Une parole adressée à une génération décisive

Le choix de México Siglo XXI donne à ce discours une portée particulière. La Fundación Telmex Telcel présente l’événement comme un espace où des boursiers rencontrent des personnalités internationales venues du divertissement, de la technologie, du sport, des affaires et de la vie publique. Cette année, plusieurs médias mexicains ont souligné la présence de milliers de jeunes dans la salle. Ce public n’est pas secondaire. Il est le champ de bataille culturel.

Les jeunes spectateurs n’ont pas abandonné le cinéma. Ils l’abordent simplement avec d’autres critères. Ils attendent une expérience sociale, une image forte, une conversation en ligne, un sentiment d’appartenance. Les succès récents du cinéma événementiel montrent qu’ils peuvent se mobiliser massivement lorsque le rendez-vous semble nécessaire. Le défi est de ne pas les traiter comme une audience perdue à reconquérir, mais comme des coproducteurs de sens.

La remarque de Theron sur la déconnexion sociale liée aux technologies touche aussi ce point. Les écrans rapprochent et isolent à la fois. La salle obscure, dans sa meilleure version, propose une solitude partagée : chacun vit le film intimement, mais personne n’est tout à fait seul. À l’heure des contenus personnalisés à l’infini, cette expérience commune devient presque politique.

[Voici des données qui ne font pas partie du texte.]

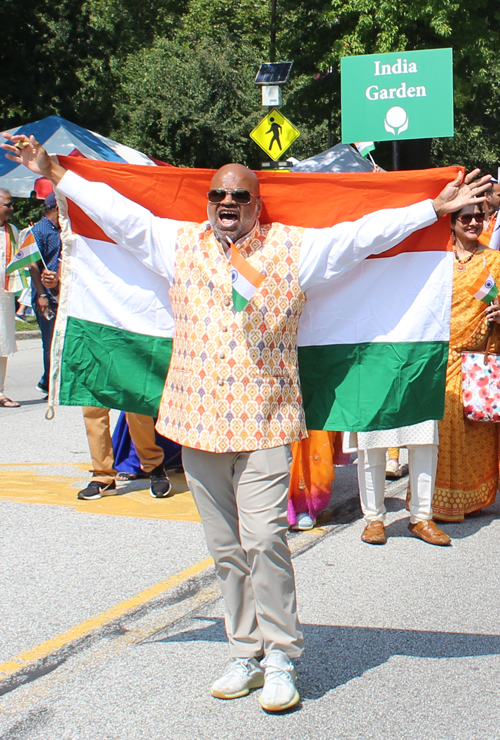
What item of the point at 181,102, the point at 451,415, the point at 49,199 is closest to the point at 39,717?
the point at 451,415

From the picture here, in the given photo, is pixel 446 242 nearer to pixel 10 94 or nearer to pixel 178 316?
pixel 178 316

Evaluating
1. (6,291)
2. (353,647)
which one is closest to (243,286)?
(353,647)

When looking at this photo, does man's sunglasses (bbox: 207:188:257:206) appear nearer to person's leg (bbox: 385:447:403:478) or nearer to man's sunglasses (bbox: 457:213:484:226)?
man's sunglasses (bbox: 457:213:484:226)

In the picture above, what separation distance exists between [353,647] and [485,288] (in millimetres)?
2347

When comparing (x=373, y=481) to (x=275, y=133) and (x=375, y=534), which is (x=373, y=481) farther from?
(x=275, y=133)

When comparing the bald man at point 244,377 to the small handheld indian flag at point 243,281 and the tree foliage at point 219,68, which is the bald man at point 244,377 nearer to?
the small handheld indian flag at point 243,281

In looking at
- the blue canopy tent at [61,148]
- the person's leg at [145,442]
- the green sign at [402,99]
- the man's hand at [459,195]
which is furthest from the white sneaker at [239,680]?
the green sign at [402,99]

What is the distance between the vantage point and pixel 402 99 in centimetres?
830

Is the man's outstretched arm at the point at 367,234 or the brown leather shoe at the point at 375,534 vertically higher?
the man's outstretched arm at the point at 367,234

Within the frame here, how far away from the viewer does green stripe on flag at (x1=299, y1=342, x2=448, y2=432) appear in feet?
12.9

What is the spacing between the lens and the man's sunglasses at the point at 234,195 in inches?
134

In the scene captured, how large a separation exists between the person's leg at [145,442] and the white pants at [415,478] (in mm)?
1704

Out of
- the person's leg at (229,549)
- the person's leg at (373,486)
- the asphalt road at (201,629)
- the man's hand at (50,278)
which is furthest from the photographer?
the man's hand at (50,278)

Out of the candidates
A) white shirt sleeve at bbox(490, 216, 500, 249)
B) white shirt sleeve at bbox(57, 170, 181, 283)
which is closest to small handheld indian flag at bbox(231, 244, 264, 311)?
white shirt sleeve at bbox(57, 170, 181, 283)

Ce que Hollywood doit entendre

Le message n’est pas que l’ancien monde doit résister au nouveau. Le message est que le cinéma ne survivra pas en confondant innovation et automatisation. Il doit utiliser les outils qui rendent la production plus agile, tout en protégeant ce qui rend un film désirable : l’écriture, les acteurs, les voix singulières, les risques esthétiques et le plaisir public de la projection.

Dans cette perspective, la défense de Theron est moins romantique qu’elle n’en a l’air. Elle décrit une stratégie de marque pour tout un art. Si les studios veulent que le public paie, sorte, se déplace et parle d’un film, ils doivent rendre la sortie irremplaçable. Pas seulement plus grande. Pas seulement plus bruyante. Plus nécessaire.

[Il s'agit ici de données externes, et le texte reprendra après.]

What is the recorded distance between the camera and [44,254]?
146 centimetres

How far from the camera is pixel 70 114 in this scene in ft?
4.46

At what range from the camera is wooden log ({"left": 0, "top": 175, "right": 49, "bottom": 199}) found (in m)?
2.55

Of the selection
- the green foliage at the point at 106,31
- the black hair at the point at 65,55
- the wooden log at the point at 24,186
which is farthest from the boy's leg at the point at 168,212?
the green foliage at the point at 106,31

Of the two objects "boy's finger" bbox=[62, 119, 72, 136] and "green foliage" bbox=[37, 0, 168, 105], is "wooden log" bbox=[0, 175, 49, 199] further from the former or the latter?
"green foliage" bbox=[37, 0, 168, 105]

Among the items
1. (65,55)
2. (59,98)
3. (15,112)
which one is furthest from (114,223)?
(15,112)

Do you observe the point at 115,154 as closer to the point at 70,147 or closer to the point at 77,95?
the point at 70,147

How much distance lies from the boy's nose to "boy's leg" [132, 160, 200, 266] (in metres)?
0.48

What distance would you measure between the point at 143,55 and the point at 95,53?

La magie du cinéma n’est pas un effet spécial. C’est un contrat fragile entre une histoire et une foule. L’IA peut entrer dans l’atelier, mais si elle devient le centre de la promesse, elle laissera derrière elle des images rapides et des salles vides. Theron rappelle que l’avenir du cinéma ne se jouera pas seulement dans les serveurs, mais dans la capacité de l’industrie à redonner au public une raison humaine de revenir.